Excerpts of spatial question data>
▼

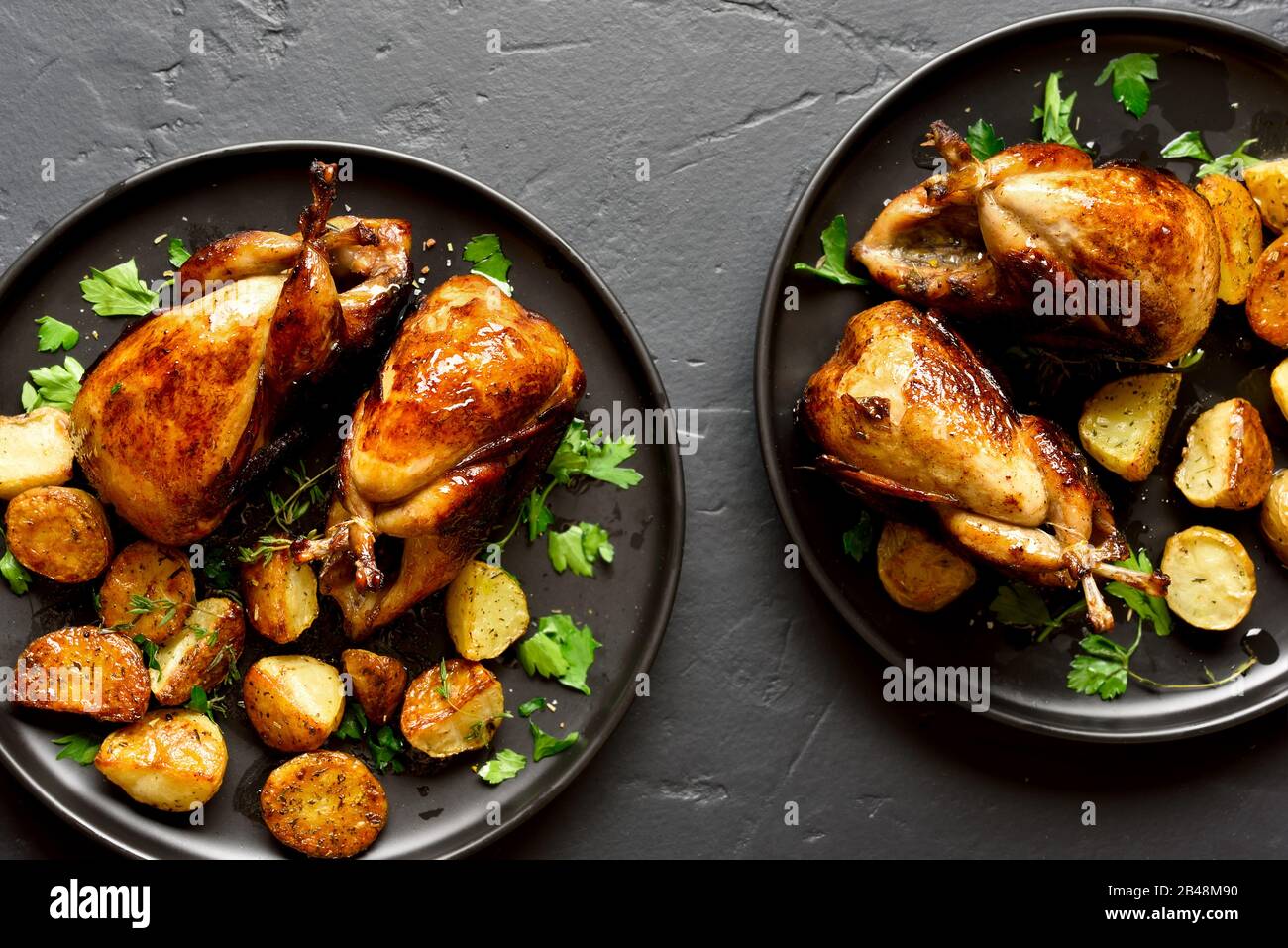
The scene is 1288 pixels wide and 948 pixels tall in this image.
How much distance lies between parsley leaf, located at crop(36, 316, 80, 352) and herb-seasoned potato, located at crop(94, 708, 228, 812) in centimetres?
93

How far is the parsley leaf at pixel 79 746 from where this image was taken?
8.70 ft

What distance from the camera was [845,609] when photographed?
275 centimetres

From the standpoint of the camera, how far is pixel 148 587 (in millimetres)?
2650

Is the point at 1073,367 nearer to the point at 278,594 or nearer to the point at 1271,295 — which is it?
the point at 1271,295

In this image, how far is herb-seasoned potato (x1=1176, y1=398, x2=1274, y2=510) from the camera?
9.02ft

▲

DIRECTIONS FOR THIS TASK> Recast the records from the line containing "In this image, how" through the end of the records as a JSON list of strings, one string per line, omitting blank lines.

CORRECT RESULT>
[
  "In this image, how far is herb-seasoned potato (x1=1176, y1=398, x2=1274, y2=510) from the camera?",
  "9.02ft"
]